* WHAT YOU ARE ASKED TO DO: Every line of the data below should be retyped exactly, with no images carried over.
╔══
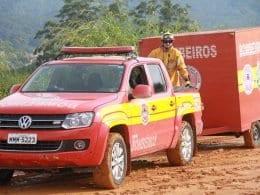 Viaturas também estão sendo deslocadas para Minas Gerais para apoio aos afetados pela tragédia
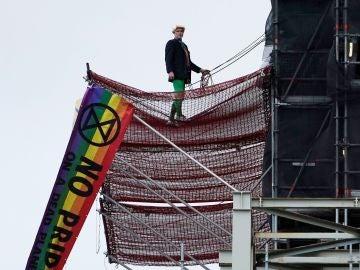 El detenido, subido al andamio en torno al Big Ben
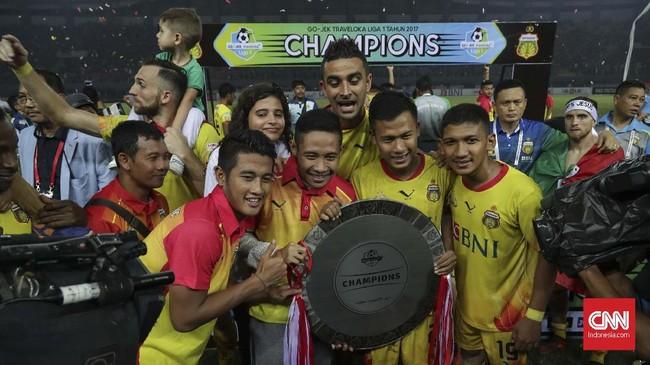 Para pemain Bhayangkara FC merayakan gelar Liga 1 2017, termasuk Evan Dimas Darmono yang dipastikan meninggalkan tim berjuluk The Guardian tersebut. (CNNIndonesia/Adhi Wicaksono)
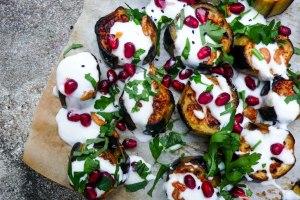Aubergine med sitronyoghurt og hvitløk - oppskrift / Et kjøkken i Istanbul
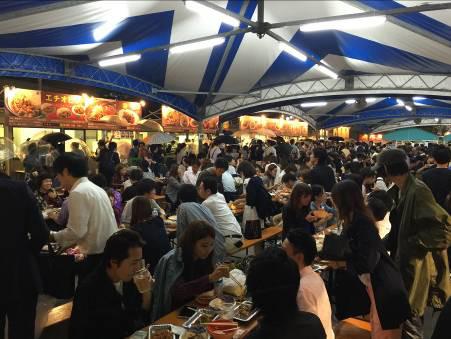 激辛グルメ祭り2014賑わう客席の様子2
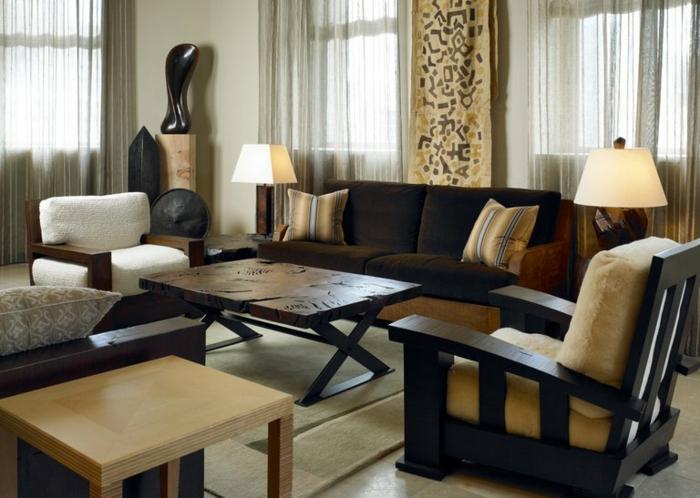 séjour intéressant en wengé et beige, tables basses, équipement et décoration en couleurs terrestres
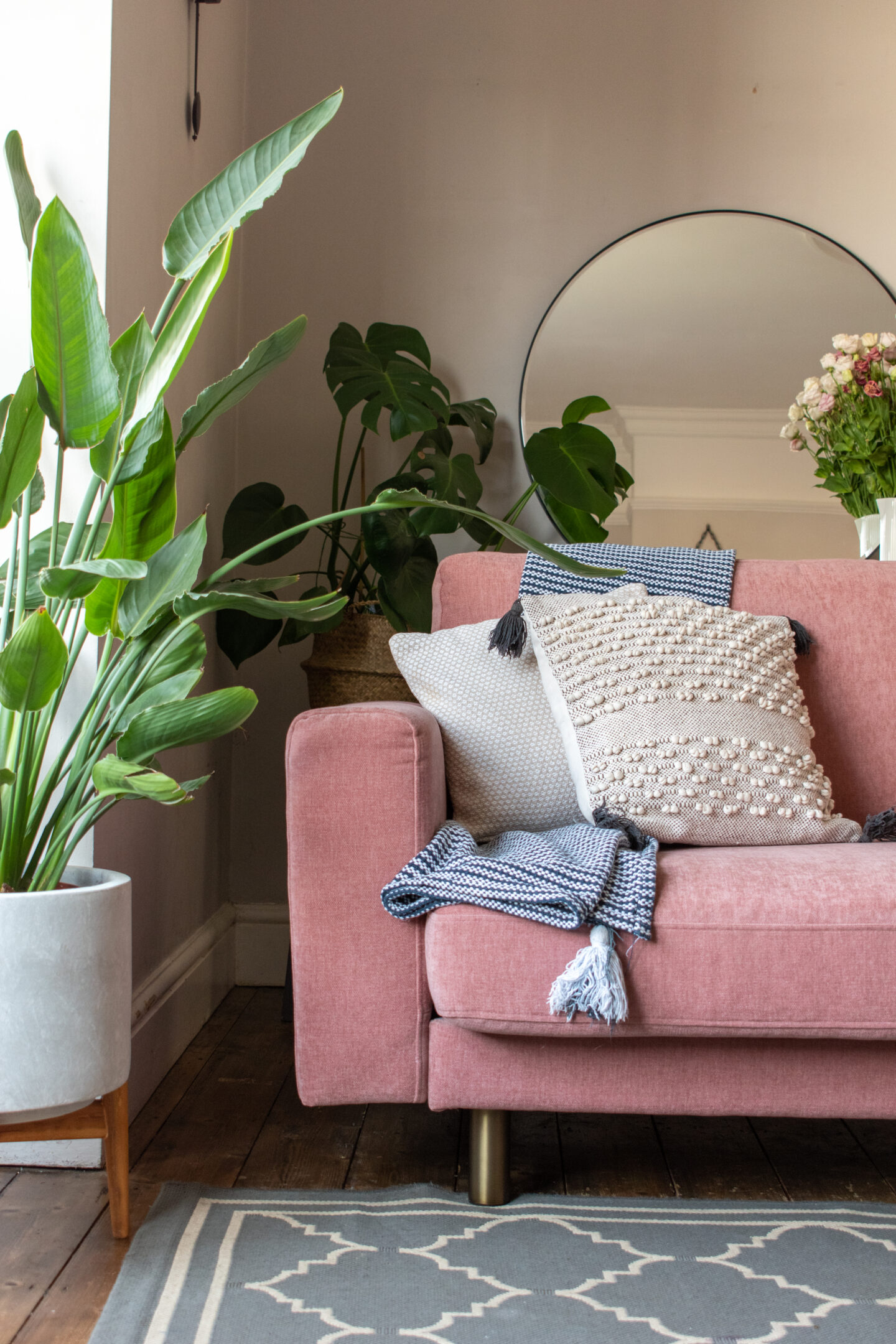 AD/Gifted Snug Sofa Review: The Launch of The Big Chill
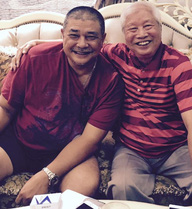 Fan sốc với ngoại hình già nua ngồi cạnh bố vợ của tài tử Lê Tuấn Anh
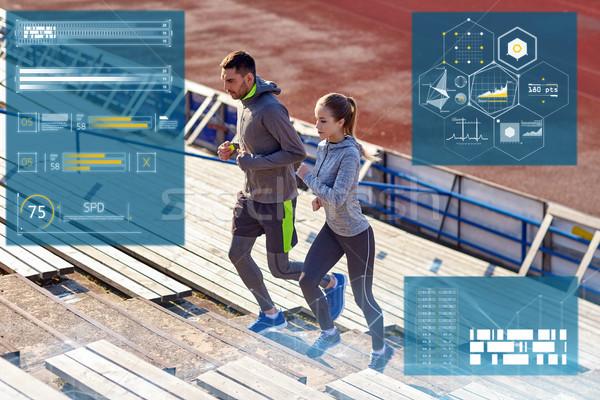 Paar lopen naar boven stadion fitness Stockfoto © dolgachov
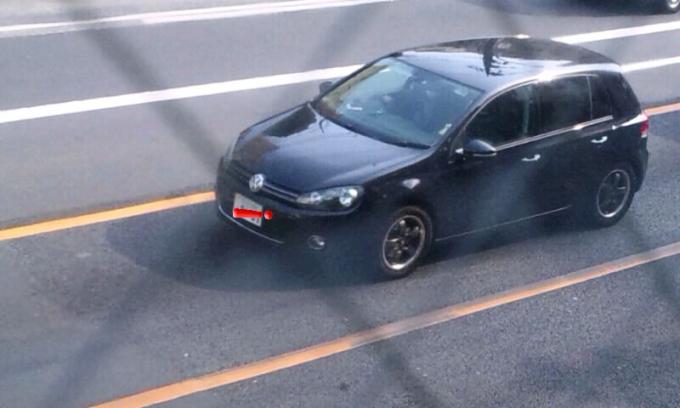 VW   GOLF_20120201
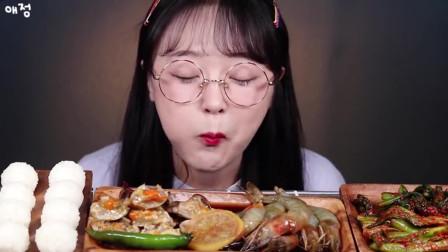 韩国大胃王:美女吃醉虾+生腌螃蟹,蟹膏虾膏超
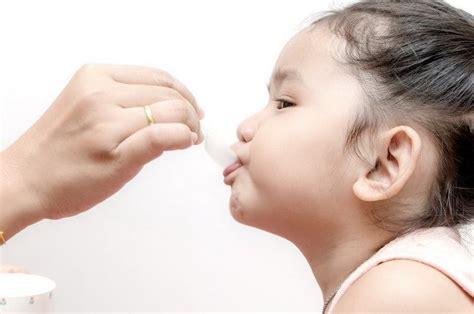 A Z Mengasuh Bayi Tanpa Panik 8 obat yang belum tentu tepat diberikan untuk balita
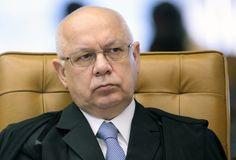 Por Eduardo Guimarães, no Blog da Cidadania STF obriga Câmara a ter 2/3 dos votos para abrir impeachmet #NãoVaiTerGolpe O ministro Teori Zavascki, do Supremo Tribunal Federal (STF), acaba de conced...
╚══
* TASK RESULT:
 Viaturas também estão sendo deslocadas para Minas Gerais para apoio aos afetados pela tragédia
 El detenido, subido al andamio en torno al Big Ben
 Para pemain Bhayangkara FC merayakan gelar Liga 1 2017, termasuk Evan Dimas Darmono yang dipastikan meninggalkan tim berjuluk The Guardian tersebut. (CNNIndonesia/Adhi Wicaksono)
Aubergine med sitronyoghurt og hvitløk - oppskrift / Et kjøkken i Istanbul
 激辛グルメ祭り2014賑わう客席の様子2
 séjour intéressant en wengé et beige, tables basses, équipement et décoration en couleurs terrestres
 AD/Gifted Snug Sofa Review: The Launch of The Big Chill
 Fan sốc với ngoại hình già nua ngồi cạnh bố vợ của tài tử Lê Tuấn Anh
 Paar lopen naar boven stadion fitness Stockfoto © dolgachov
 VW   GOLF_20120201
 韩国大胃王:美女吃醉虾+生腌螃蟹,蟹膏虾膏超
 A Z Mengasuh Bayi Tanpa Panik 8 obat yang belum tentu tepat diberikan untuk balita
 Por Eduardo Guimarães, no Blog da Cidadania STF obriga Câmara a ter 2/3 dos votos para abrir impeachmet #NãoVaiTerGolpe O ministro Teori Zavascki, do Supremo Tribunal Federal (STF), acaba de conced...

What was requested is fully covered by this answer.